**What is needed:**
Reproduce every one of the following lines verbatim, changing nothing.

**Provided information:**
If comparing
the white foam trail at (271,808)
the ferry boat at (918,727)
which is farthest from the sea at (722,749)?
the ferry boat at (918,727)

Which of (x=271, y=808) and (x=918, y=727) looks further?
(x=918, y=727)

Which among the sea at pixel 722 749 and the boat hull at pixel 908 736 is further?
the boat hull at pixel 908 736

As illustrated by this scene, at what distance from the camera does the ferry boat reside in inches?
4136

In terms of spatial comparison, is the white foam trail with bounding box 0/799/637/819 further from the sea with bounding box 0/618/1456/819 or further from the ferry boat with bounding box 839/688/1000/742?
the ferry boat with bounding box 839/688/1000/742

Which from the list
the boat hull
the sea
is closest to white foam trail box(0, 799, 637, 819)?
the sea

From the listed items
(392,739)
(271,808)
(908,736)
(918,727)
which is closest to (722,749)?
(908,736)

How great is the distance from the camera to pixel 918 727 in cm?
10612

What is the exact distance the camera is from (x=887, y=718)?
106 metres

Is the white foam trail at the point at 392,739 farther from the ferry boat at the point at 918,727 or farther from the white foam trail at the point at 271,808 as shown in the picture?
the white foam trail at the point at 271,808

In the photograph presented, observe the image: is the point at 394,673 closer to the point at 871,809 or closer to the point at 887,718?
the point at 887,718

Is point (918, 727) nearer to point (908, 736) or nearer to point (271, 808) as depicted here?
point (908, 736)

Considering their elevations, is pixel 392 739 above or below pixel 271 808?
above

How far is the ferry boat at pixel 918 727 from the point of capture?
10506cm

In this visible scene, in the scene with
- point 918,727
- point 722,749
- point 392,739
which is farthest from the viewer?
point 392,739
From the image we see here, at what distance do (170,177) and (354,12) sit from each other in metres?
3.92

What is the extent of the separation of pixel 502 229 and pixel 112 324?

**Worked solution:**
If comparing
the white foam trail at (271,808)
the ferry boat at (918,727)
which is farthest from the sea at (722,749)?
the ferry boat at (918,727)

Which of (x=271, y=808) and (x=918, y=727) looks further?
(x=918, y=727)

Which among the sea at pixel 722 749 and the boat hull at pixel 908 736 is further?
the boat hull at pixel 908 736

As illustrated by this scene, at what distance from the camera does the ferry boat reside in inches?
4136

In terms of spatial comparison, is the white foam trail with bounding box 0/799/637/819 further from the sea with bounding box 0/618/1456/819 or further from the ferry boat with bounding box 839/688/1000/742?
the ferry boat with bounding box 839/688/1000/742

Which from the list
the boat hull
the sea
is closest to white foam trail box(0, 799, 637, 819)?
the sea

From the listed items
(392,739)
(271,808)
(908,736)
(918,727)
which is closest to (722,749)?
(908,736)

How great is the distance from the camera to pixel 918 727 in cm?
10612

What is the exact distance the camera is from (x=887, y=718)?
106 metres

Is the white foam trail at the point at 392,739 farther from the ferry boat at the point at 918,727 or farther from the white foam trail at the point at 271,808 as shown in the picture?
the white foam trail at the point at 271,808

In the photograph presented, observe the image: is the point at 394,673 closer to the point at 871,809 or closer to the point at 887,718?
the point at 887,718

Is point (918, 727) nearer to point (908, 736) or nearer to point (271, 808) as depicted here?
point (908, 736)

Considering their elevations, is pixel 392 739 above or below pixel 271 808?
above

How far is the ferry boat at pixel 918 727 from the point of capture?
10506cm

In this visible scene, in the scene with
- point 918,727
- point 722,749
- point 392,739
which is farthest from the viewer?
point 392,739
From the image we see here, at what distance do (170,177) and (354,12) sit from each other in metres?
3.92

What is the extent of the separation of pixel 502 229 and pixel 112 324?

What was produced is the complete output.